** Opening Document passage block **

Secondary flows are established before the equilibration process and are
generally set exogenously. Liquefied natural gas imports are also not
directly part of the equilibration process, but our set at the beginning
of each NEMS iteration in response to the price from the previous iteration.
Flows and production levels are determined for each season, linked by
seasonal storage. When required, annual quantities (e.g., consumption
levels) are split into peak and offpeak values based on historical averages.
When multiple regions are contained in a Census Division, regional end-use
consumption levels are approximated using historical average shares. Pipeline
and storage capacity are added as warranted by the relative volumes and
prices. Regional pipeline fuel and lease and plant fuel consumption are
established by applying an historically based factor to the flow of gas
through a region and the production in a region, respectively. Prices
within the network, including at the borders and the wellhead, are largely
determined during the equilibration process. Delivered prices for each
sector are set by adding an endogenously estimated markup (generally a
distributor tariff) to the regional representative citygate price. Production
and electric generator gas consumption are provided by other NEMS modules
for subregions of the NGTDM regions, reflective of how their internal regions
overlap with the NGTDM regions.

** Closing Document passage block **
** Opening Data for analysis block **

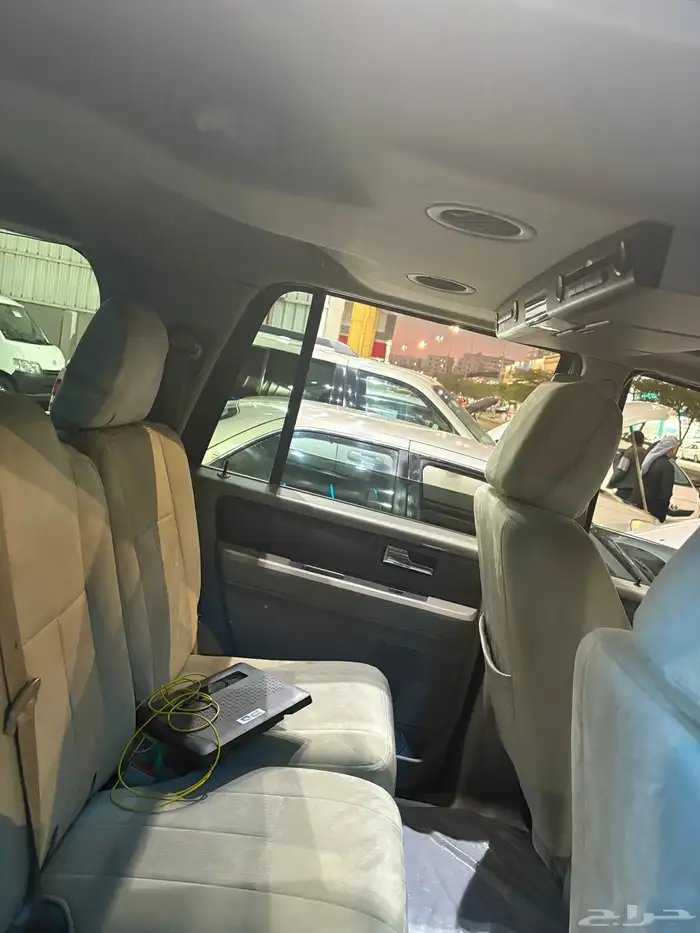 اكسبيدشن مجدد مفحوص 2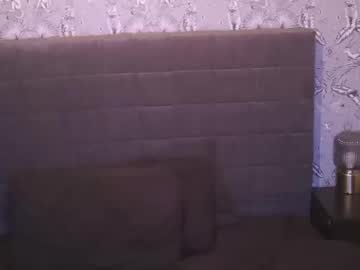 Boshllama May 24, 2025 Chaturbate stream image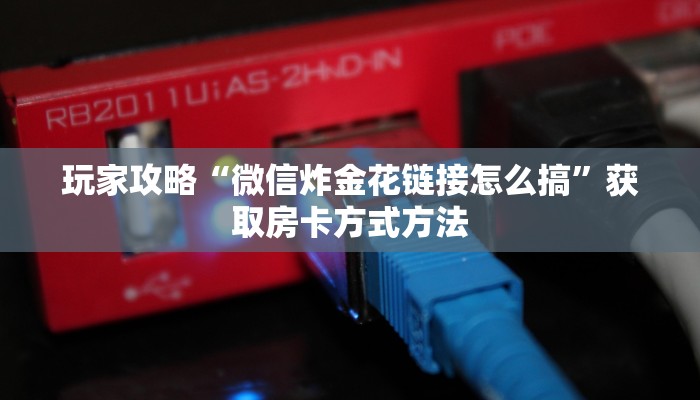 一分钟讲解“新九哥大厅牛牛房间卡”详细获取房卡方式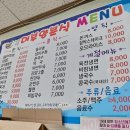 대부양분식 이미지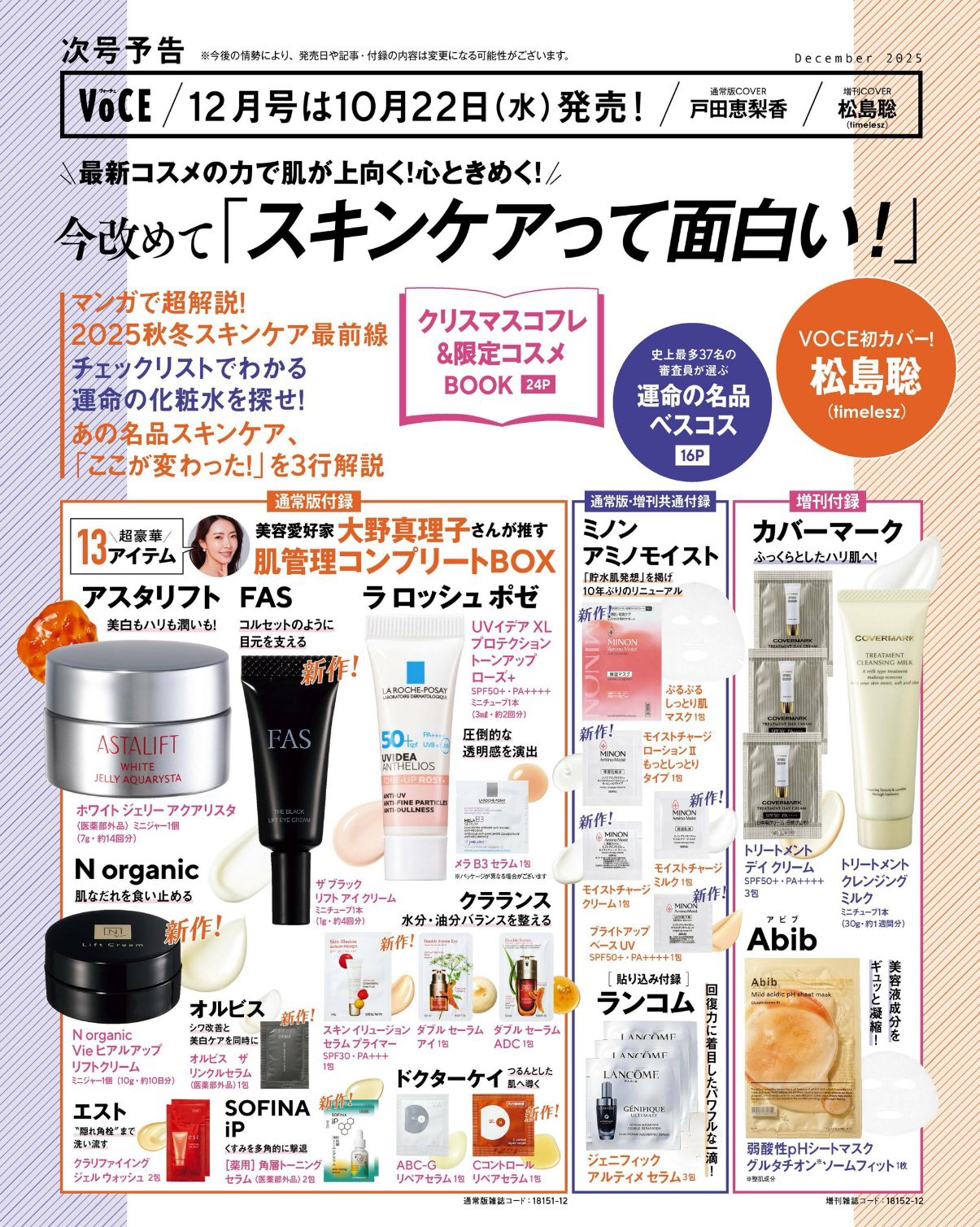 アスタリフト ホワイト ジェリー アクアリスタ/アスタリフト/美容液を使ったクチコミ（1枚目）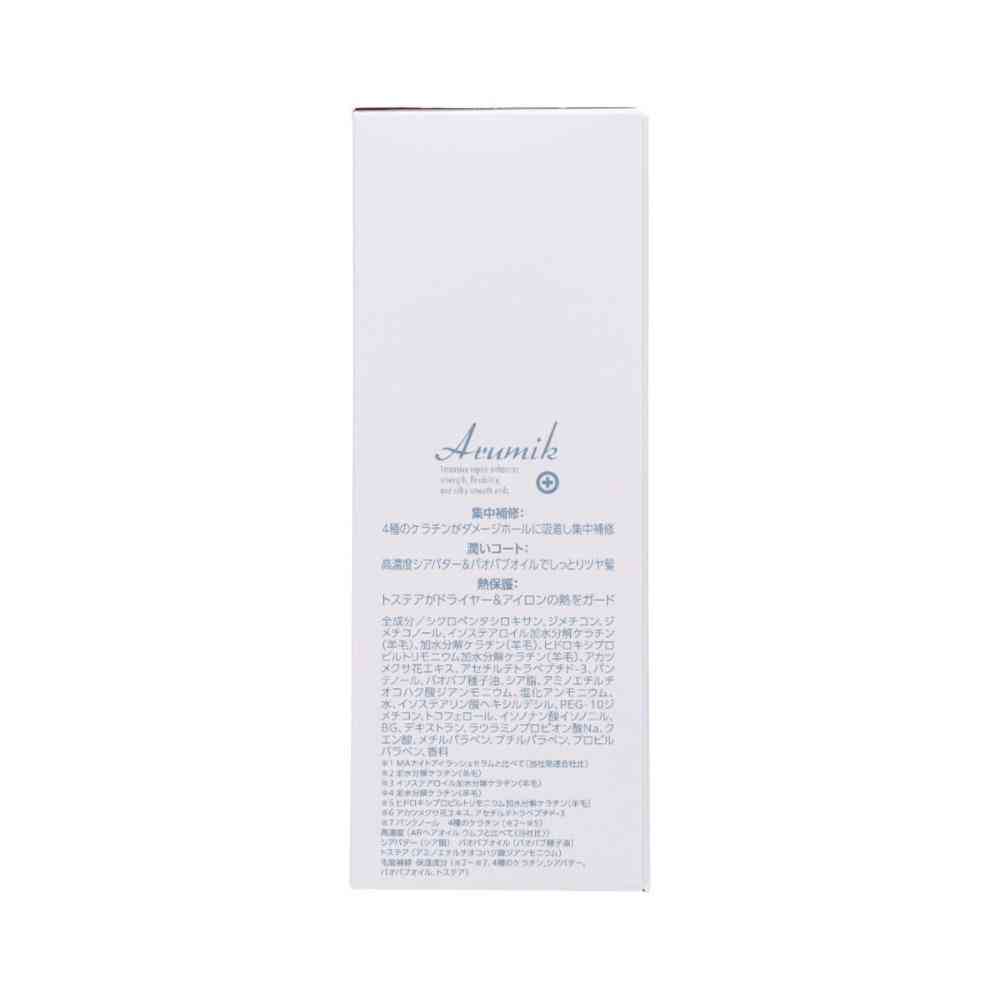エービーエル アルミック ホーム ヘアレスキュー ヘアトリートメント オイル 100ml - Image 2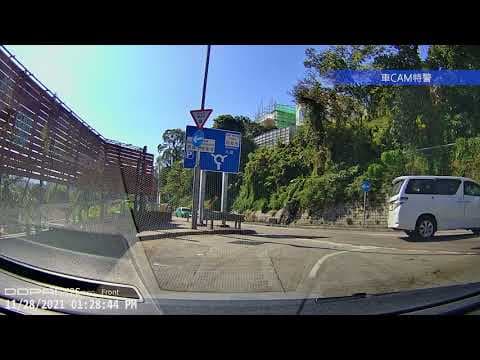 車CAM直擊 - 溫馨提示，沙下私家路出大網仔路要左轉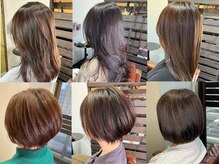 ネスト ヘアーデザイン(NEST hair design)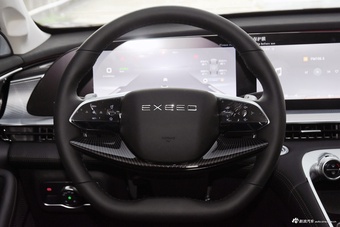 2025款星途凌云 300T 两驱超越版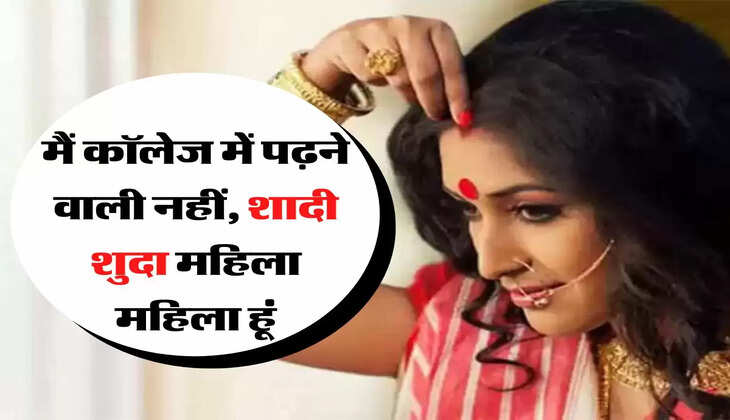 &nbsp;My Story - मैं कॉलेज में पढ़ने वाली नहीं, शादी शुदा महिला महिला हूं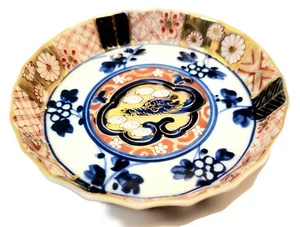 VINTAGE HOKUTOSHA IMARI GESCHÜSSEL BESETZT JAPAN - schön handbemalt - keine Chips - Bild 1 von 11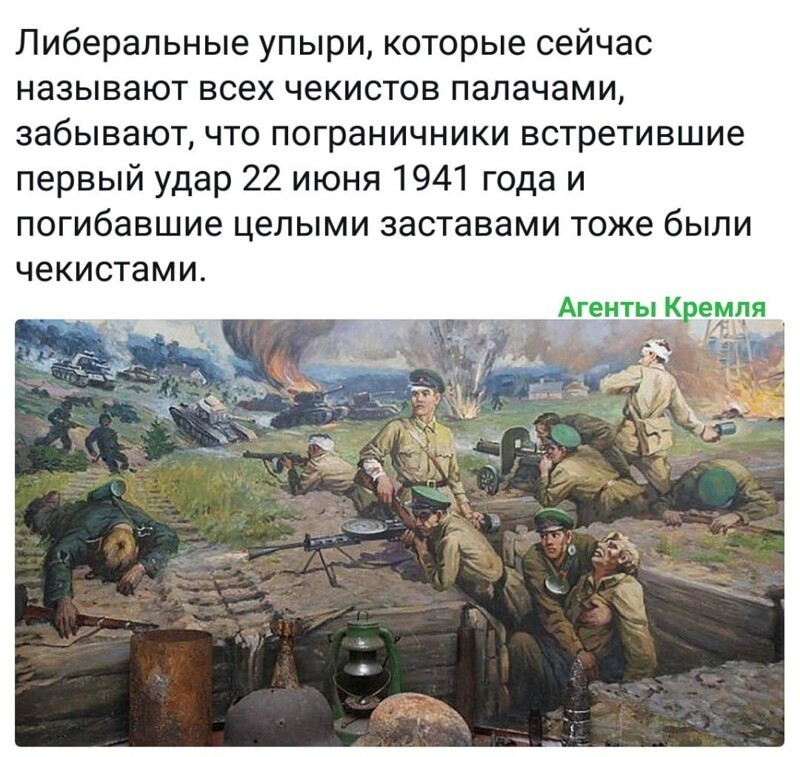 Политические комментарии из инета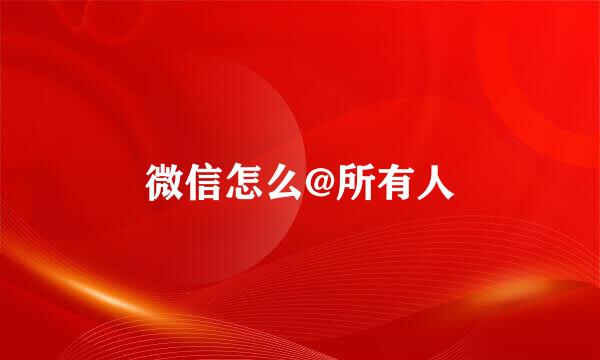 微信怎么@所有人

** Closing Data for analysis block **

● Exercises
(1) Reproduce the natural gas model passage beginning at "Flows and production" and stopping after "on historical averages.", switching "historical averages" to "recent averages".
(2) In the natural gas model passage, how are delivered prices for each sector set?
(3) Extend the natural gas model passage beyond its final sentence.

● Expected results
(1)
Flows and production levels are determined for each season, linked by
seasonal storage. When required, annual quantities (e.g., consumption
levels) are split into peak and offpeak values based on recent averages.

(2) By adding an endogenously estimated markup, generally a distributor tariff, to the regional representative citygate price.

(3)
Capacity Expansion and Pricing of Transmission and Distribution Services
For the first 2 forecast years, announced pipeline and storage capacity
expansions (that are deemed highly likely to occur) are used to establish
limits on flows and seasonal storage in the model. Subsequently, pipeline
and storage capacity is added when increases in demand, coupled with an
anticipated price increase, warrant such additions (i.e., flow is allowed
to exceed current capacity if the demand still exists given an assumed
increased tariff). Once it is determined that an expansion will occur,
the associated capital costs are applied in the revenue requirement calculations
in future years. Capital costs are assumed based on costs of recent comparable
expansions and range from $1.48 to $6.84 in 2004 dollars per daily thousand
cubic feet and miles.
It is assumed that pipeline and local distribution companies build and
subscribe to a portfolio of interstate pipeline and storage capacity to
serve a region-specific colder-than-normal winter demand level, currently
set at 30 percent above the daily average. Maximum pipeline capacity utilization
in the peak period is set at 99 percent. In the off-peak period, the maximum
is assumed to vary between 75 and 99 percent of the design capacity. The
overall level and profile of consumption as well as the availability and
price of supplies generally cause realized pipeline utilization levels
to be lower than the maximum.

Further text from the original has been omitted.